Coursera Data Science Specialization - JHU


Getting and Cleaning Data Course Project

This is the repository on the Getting and Cleaning Data Course Project, from the John Hopkins School of Science and Public Health Coursera Data Science Specialization. This README document explains how the main script file (run_analysis.R) works.

Premises

To run the script one should only clone this repository.

Method

In order to perform assigned tasks, the script take the following steps:

  • Setting Working Directory and Loading Libraries: In this step, a data folder is created and plyr, data.table and dplyr R packages are installed and loaded.
  • Downloading and Unzipping Data File: In this step, data from UCI HAR Dataset is downloaded into local data directory and relevant data files are unzipped.
  • Reading Data Files: In this step, local data files are importted to R work space.

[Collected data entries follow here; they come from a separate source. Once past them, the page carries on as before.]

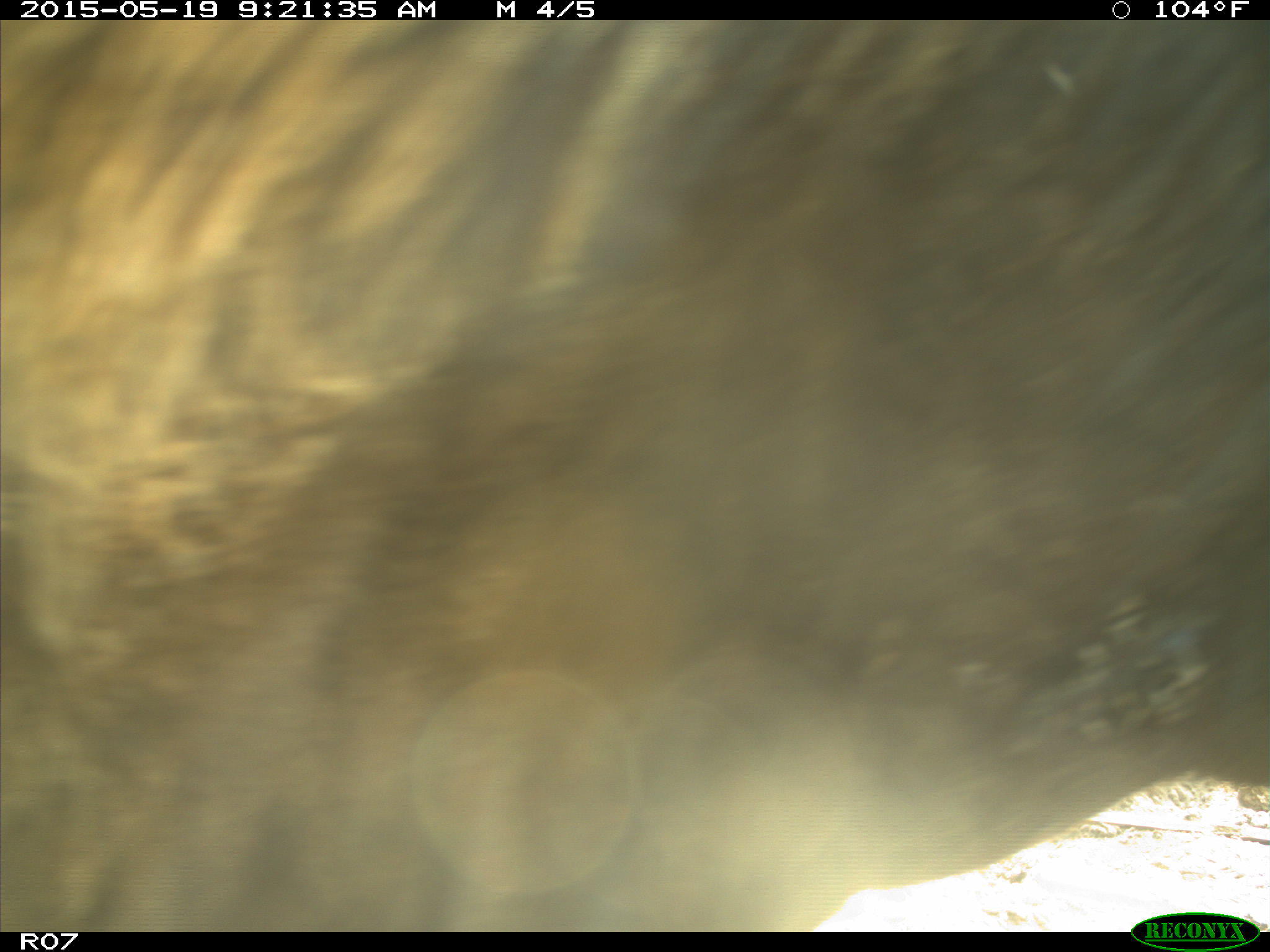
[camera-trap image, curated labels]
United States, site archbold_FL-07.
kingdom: Animalia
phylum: Chordata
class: Mammalia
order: Artiodactyla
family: Bovidae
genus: Bos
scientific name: Bos taurus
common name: domestic cow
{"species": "Bos taurus (domestic cow)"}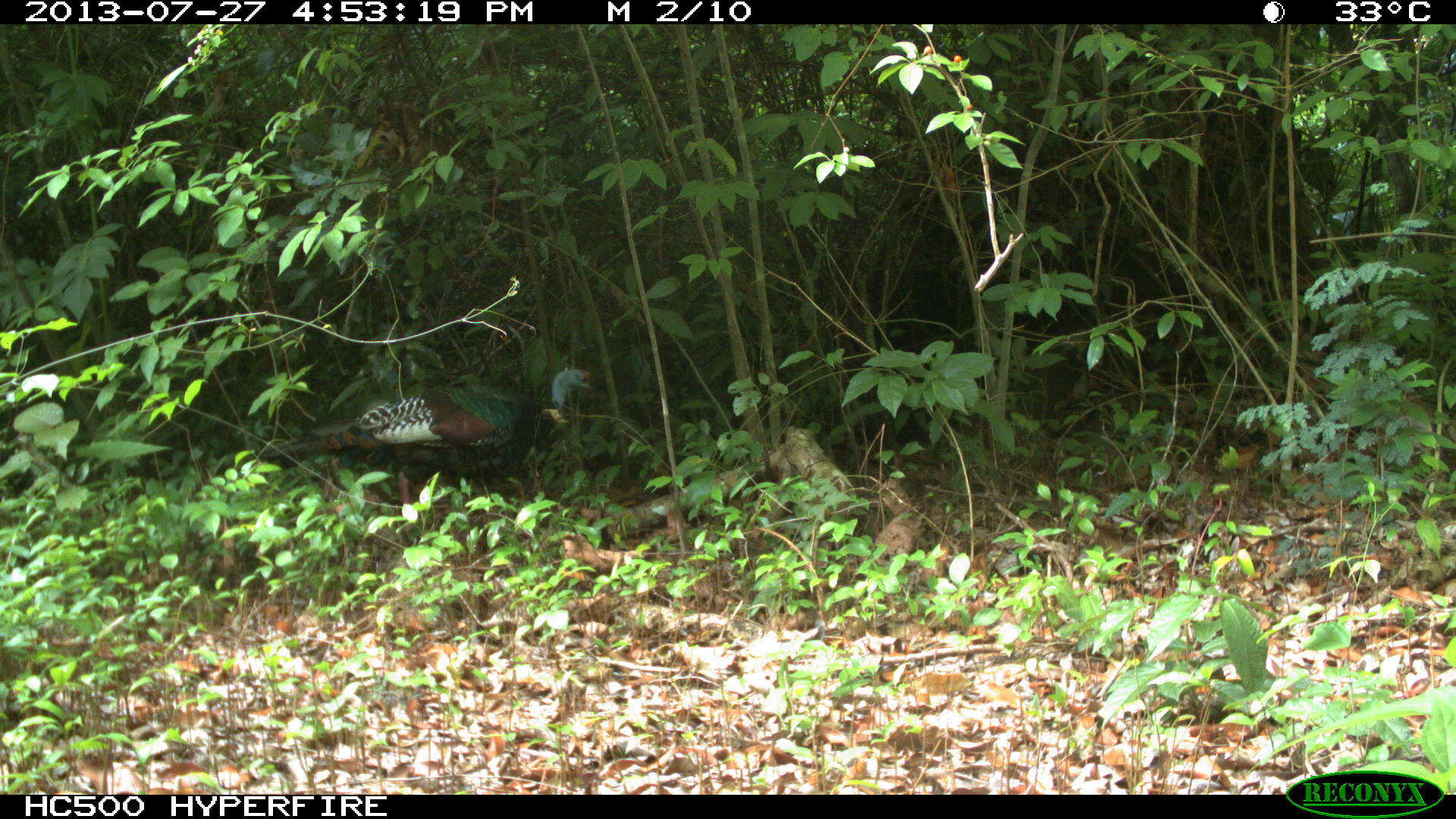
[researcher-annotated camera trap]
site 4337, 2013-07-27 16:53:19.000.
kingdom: Animalia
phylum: Chordata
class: Aves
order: Galliformes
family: Phasianidae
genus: Meleagris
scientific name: Meleagris ocellata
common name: ocellated turkey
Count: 1.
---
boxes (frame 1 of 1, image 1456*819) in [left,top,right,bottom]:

Training and Test data sets are binded with their respective subjects and activities.
  • Merging data sets: In this step, Training and Test data sets are binded into a complete data set.
  • Extracting Relevant Variables: In this step, the complete data set is updated to keep only relevant columns, that is, those that contain mean and standard deviation measures.
  • Adding descriptive activity names to the data set: In this step, activity column, which was until now only a vector of integers, has its class updated to factor and its levels named accordingly.
  • Labeling data with appropriate descriptive variable names: In this step, a series of replacements over variable names in the complete data set is undertaken in order for them to be more comprehensible.
  • Creating Tidy Data Set with mean of each variable, grouped by activity and subject: In this step, a couple of pipelined operations are undertaken in order to calculate the mean of each variable for each activity and each subject. This tidy data set is then exportted.

To better understand the tidy data set exportted, please refer to the Code Book.